Virtualisierung hat nur wenige inhärente Nachteile, und diese sind spezifisch für die jeweilige Virtualisierungsmethode (OpenVZ, Xen, etc.). 

Beispiele für solche Nachteile wären:

- Kernel kann i.d.R. nicht selber konfiguriert werden

- Kernelmodule können i.d.R. nicht kontrolliert werden

- evtl. verminderter Zugriff auf den Inhalt von /dev und /proc

- evtl. keine Kontrolle über Partitionierung und Dateisysteme

Der Vorteil: Durch die optimale Auslastung der Hardware sind die Preise extrem günstig. Virtuelle Server gibts schon für 2-3 Euro pro Monat, natürlich bei entsprechend geringen Ressourcen.

Heutzutage sind alle "echten" Server regelrechte Hardwaremonster, die man nur durch extrem erfolgreiche Webprojekte (mit mehreren Zugriffen pro Sekunde!) auslasten kann. Das lohnt sich für 99% der Kunden nicht.
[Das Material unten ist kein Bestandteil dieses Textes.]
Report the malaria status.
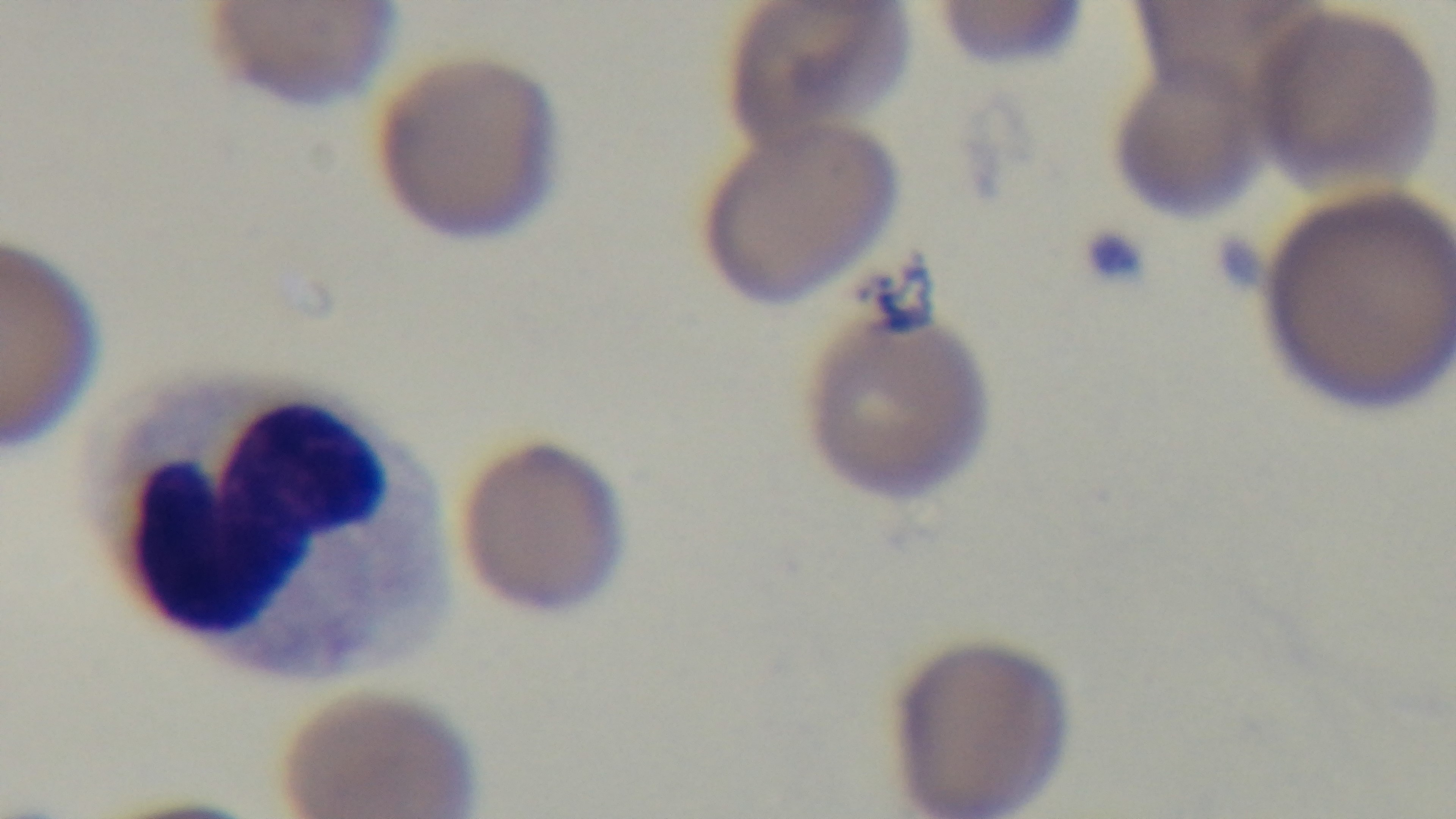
Schau mal auf http://virtualist.de/wb/pages/anbieterliste-alphabetisch.php für eine grobe Übersicht. Ich persönlich habe gute Erfahrungen mit heckrath.net (nur leider ohne Gentoo).

 *Quote:*   

> Soviel zur Theorie, in der Praxis verlangen einige dafür aber trotzdem Gebühren, was das ganze dann irgendwie ad absurdum führt.

 

Das sind höchst unseriöse Anbieter, die für Reboots, Rescue-Shells und Neuinstallationen gesondert Geld verlange. Sollte man unbedingt meiden!
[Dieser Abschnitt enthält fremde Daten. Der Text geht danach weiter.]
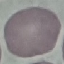
{
  "malaria_status": "uninfected",
  "stain": "Giemsa",
  "preparation": "thin blood film",
  "image_type": "automatically extracted cell patch, resized to 64 × 64 pixels",
  "capture": "smartphone through the microscope eyepiece"
}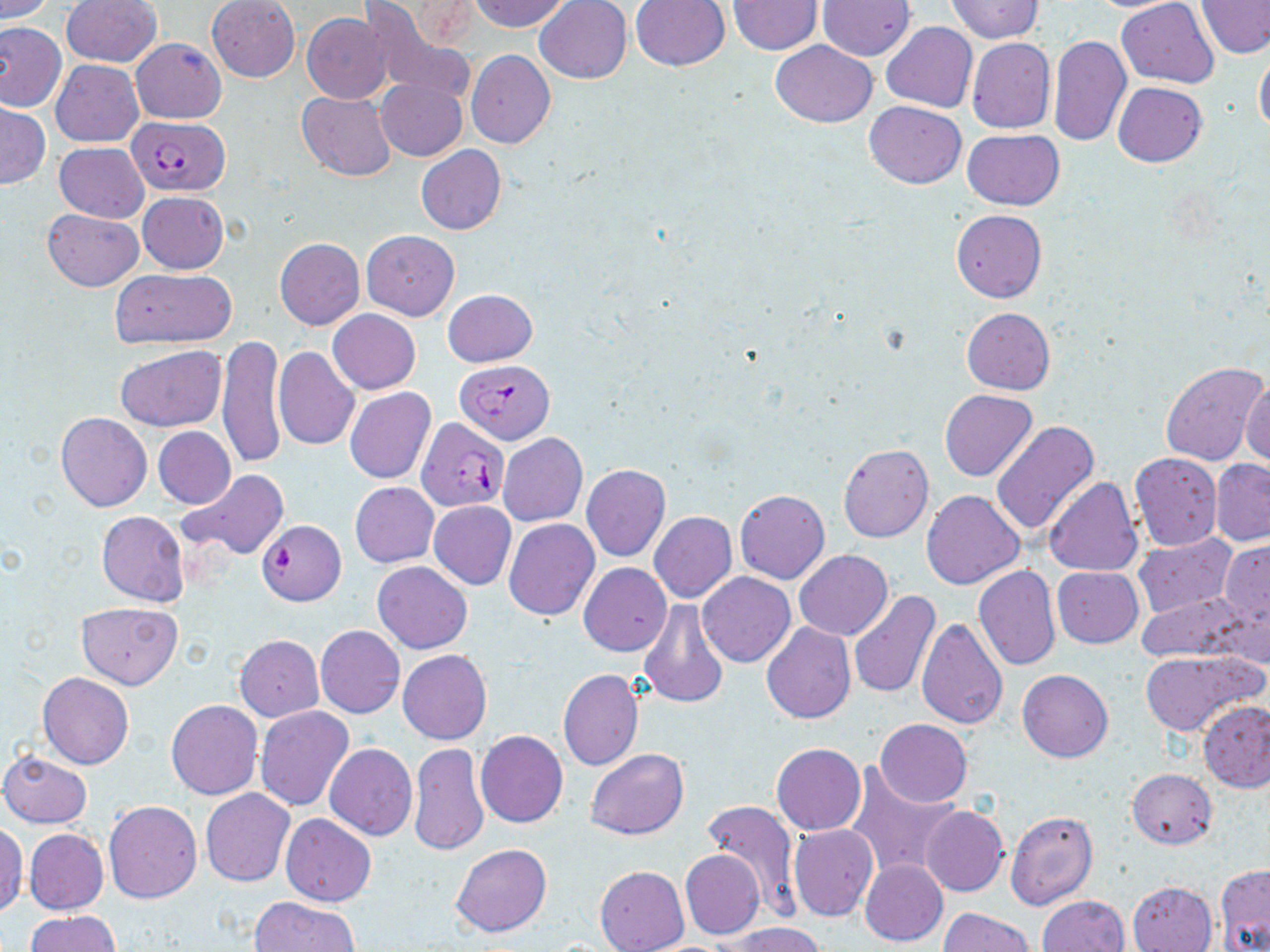 Approximate bounding boxes as [x1, y1, x2, y2] in pixels. Uninfected red blood cell locations: [1, 0, 55, 22], [61, 0, 161, 67], [356, 0, 475, 105], [470, 0, 571, 33], [534, 0, 632, 84], [728, 0, 823, 54], [818, 0, 914, 60], [949, 0, 1042, 42], [1117, 0, 1220, 87], [1197, 0, 1270, 59], [207, 1, 299, 82], [629, 1, 731, 72], [302, 14, 390, 103], [0, 21, 66, 112], [880, 22, 978, 113], [1047, 33, 1131, 147], [132, 37, 225, 123], [966, 37, 1056, 134], [769, 40, 877, 127], [1254, 46, 1270, 139], [466, 50, 556, 149], [52, 59, 144, 147], [376, 78, 468, 162], [1113, 82, 1207, 166], [297, 91, 395, 181], [864, 101, 967, 188], [1, 103, 50, 188], [961, 129, 1065, 210], [54, 141, 148, 222], [416, 145, 506, 235], [137, 191, 228, 274], [42, 209, 143, 291], [951, 209, 1047, 302], [362, 230, 459, 320], [275, 238, 365, 329], [109, 268, 236, 349], [443, 289, 537, 367], [962, 307, 1055, 394], [328, 309, 421, 394], [218, 335, 285, 469], [115, 344, 225, 432], [272, 346, 360, 451], [1160, 362, 1269, 467], [1242, 373, 1270, 470], [345, 387, 436, 483], [940, 389, 1037, 482], [55, 412, 152, 512], [990, 420, 1100, 536], [153, 426, 235, 509], [498, 433, 587, 527], [837, 444, 933, 543], [1129, 453, 1222, 551], [1210, 458, 1270, 545], [582, 464, 670, 561], [177, 469, 287, 561], [1043, 478, 1143, 577], [350, 482, 438, 567], [735, 490, 829, 584], [921, 490, 1025, 589], [428, 500, 516, 590], [97, 511, 189, 606], [649, 512, 737, 603], [504, 518, 598, 620], [1133, 532, 1237, 618], [1219, 540, 1269, 627], [794, 550, 893, 640], [373, 562, 472, 653], [579, 563, 671, 656], [973, 565, 1062, 670], [1052, 566, 1143, 647], [698, 572, 795, 667], [847, 590, 941, 700], [1136, 591, 1256, 663], [638, 600, 728, 710], [76, 601, 183, 689], [763, 603, 938, 709], [916, 617, 1007, 730], [761, 622, 856, 723], [315, 625, 404, 717], [235, 635, 323, 721], [397, 649, 492, 744], [1138, 650, 1261, 737], [557, 668, 643, 770], [1017, 669, 1112, 762], [38, 672, 133, 769], [166, 700, 263, 800], [1199, 700, 1270, 792], [256, 706, 353, 811], [874, 719, 971, 807], [476, 730, 568, 827], [324, 743, 417, 840], [409, 743, 488, 856], [771, 743, 866, 835], [585, 749, 689, 839], [1, 751, 91, 827], [848, 768, 961, 881], [1128, 768, 1216, 849], [201, 789, 295, 887], [104, 800, 202, 903], [701, 801, 802, 914], [920, 806, 1008, 897], [1004, 808, 1098, 911], [280, 814, 376, 907], [0, 822, 26, 917], [789, 824, 878, 921], [24, 829, 108, 914], [452, 844, 551, 937], [680, 850, 765, 939], [860, 859, 947, 947], [1215, 865, 1270, 951], [595, 866, 688, 952], [1126, 880, 1217, 952], [1037, 895, 1129, 952], [250, 897, 360, 952], [940, 909, 1033, 952], [25, 910, 122, 952], [726, 923, 823, 952]. Plasmodium falciparum-infected red blood cell locations: [127, 115, 230, 196], [455, 358, 557, 442], [417, 416, 507, 512], [257, 519, 345, 606]. Slide-level diagnosis: Plasmodium falciparum. Thin blood smear. May-Grünwald-Giemsa stain. 1000x magnification. Optical microscopy. Single field of view. Image is 1270×952 pixels.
/edit: Einige Anbieter haben auch kostenlose Testserver, die du einfach mal ausprobieren kannst. Da kannst du dann Git, einen Webserver usw. installieren und dich mal umschauen, wie das Ding so läuft.

----------

## Necoro

Ich will mir auch demnächst evtl einen vServer zulegen ... Da ich damit noch keine Erfahrungen habe: Für ein simples Setup (webserver, mail-server, kleinere Gimmicks): Was braucht man so an RAM -- und vor allem: an HDD-Platz. Denn dort schwanken die Angebote mit am stärksten -- die einen bieten 3GB - die anderen 20  :Smile:  (und warum geben die wenigsten Anbieter die zur Verfügung stehende CPU-Power an? Oo)

@Gibheer: Wie sind denn deine Erfahrungen mit vsell.de? Weil ich schwanke momentan zwischen vsell.de, server-ware.com und filemedia.de ...  :Smile: 

(ich finde es total erstaunlich wie die Domain-Preise schwanken Oo ... von 3 EUR für ne de-Domain bis ~10 ...)

----------

## zyko

 *Quote:*   

> Was braucht man so an RAM -- und vor allem: an HDD-Platz. 

 

Das musst du einfach austesten. Ich persönlich betreibe auf meinem vserver folgendes:

- lighttpd

- php

- mysql

- ssh

- dokuwiki

- phpbb

Das ganze hat zu Stoßzeiten maximal 20 Zugriffe pro Minute. Mehr als 256MB RAM hab ich damit noch nie belegt, meist liege ich bei etwa 200MB. Der HDD-Platz ergibt sich natürlich aus der Größe deiner Daten, das musst du selber abschätzen. Die Datenbank von forums.gentoo.org hat z.B. laut https://forums.gentoo.org/statistics.php knapp unter 20GB, wobei das hier ja ein gigantisches Forum ist.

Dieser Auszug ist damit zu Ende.